# Text segment:
The following article, by Shimeon Lee for The Taxpayers’ Alliance, might raise a few hackles.
In the UK, growth is said to be the new Labour government’s grand aim but raising taxes,
not least to satisfy public sector pay demands,
seems to be their principal way of achieving it.
It reminds one of Churchill’s quote:
“A nation trying to tax itself into prosperity is like a man
in a bucket trying to lift himself up by the handle”
- In their manifestos, both Labour and the Conservatives relied on economic growth, and the accompanying growth in tax receipts, to deliver on their spending pledges.
- The new Labour government still does
- However, growth in future tax receipts was underpinned by overly optimistic assumptions about productivity growth.
- Indeed, the Resolution Foundation has pointed out that actual productivity growth repeatedly underperforms the OBR’s expectations.
- And the ‘elephant in the room’ is the ever-growing public sector.
- The National Institute of Economic and Social Research (NIESR) suggests that once you include those employed by private sector firms but producing services for the public sector (such as cleaners in the NHS and care home employees), a whopping one in three workers are part of the public sector.
- And two-thirds of the increase in the labour force over the last quarter century has been directed into the public sector and away from more productive parts of the economy.
- This is a problem as productivity growth in the public sector lags significantly behind the private sector.
- Adding insult to injury, public sector wages rose 0.9% per year in real terms during this period. This is before including extremely generous defined benefit pension schemes that 82% of public sector workers are on compared to just 7% of private sector workers.
- Yet instead of demanding higher productivity and reigning in spending in the public sector, politicians have allowed the tax burden to climb to an 80-year high by 2028-29, with much of this additional revenue directed towards day-to-day expenditures such as wages and pensions for civil servants as opposed to capital investment.

# Aim of the exercise:
Copy the passage of the article on taxes and growth from "It reminds one" down to "their spending pledges.", swapping "bucket" for "basket".

# Recorded information:
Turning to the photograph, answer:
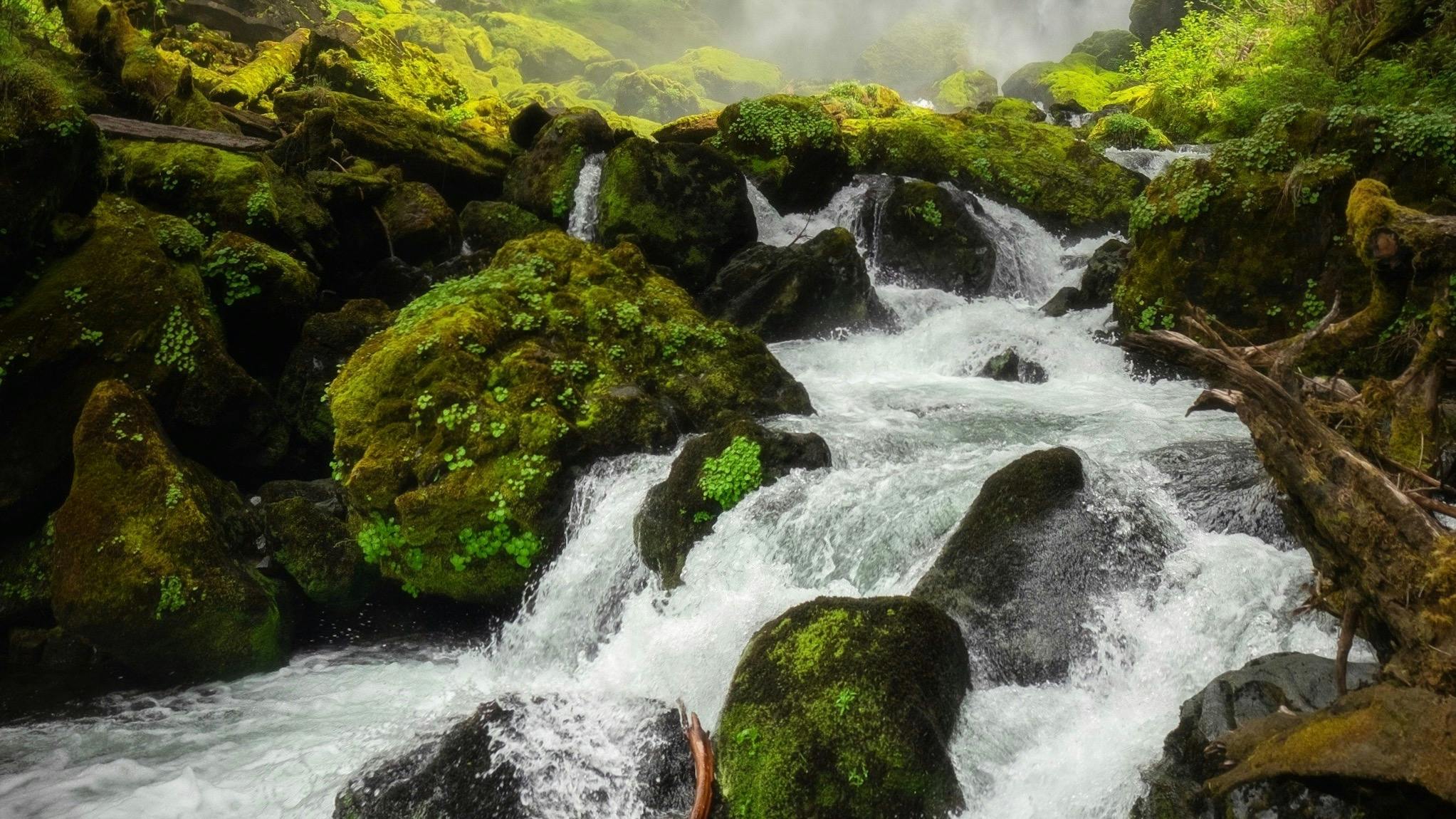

# Response for this exercise:
It reminds one of Churchill’s quote:
“A nation trying to tax itself into prosperity is like a man
in a basket trying to lift himself up by the handle”
- In their manifestos, both Labour and the Conservatives relied on economic growth, and the accompanying growth in tax receipts, to deliver on their spending pledges.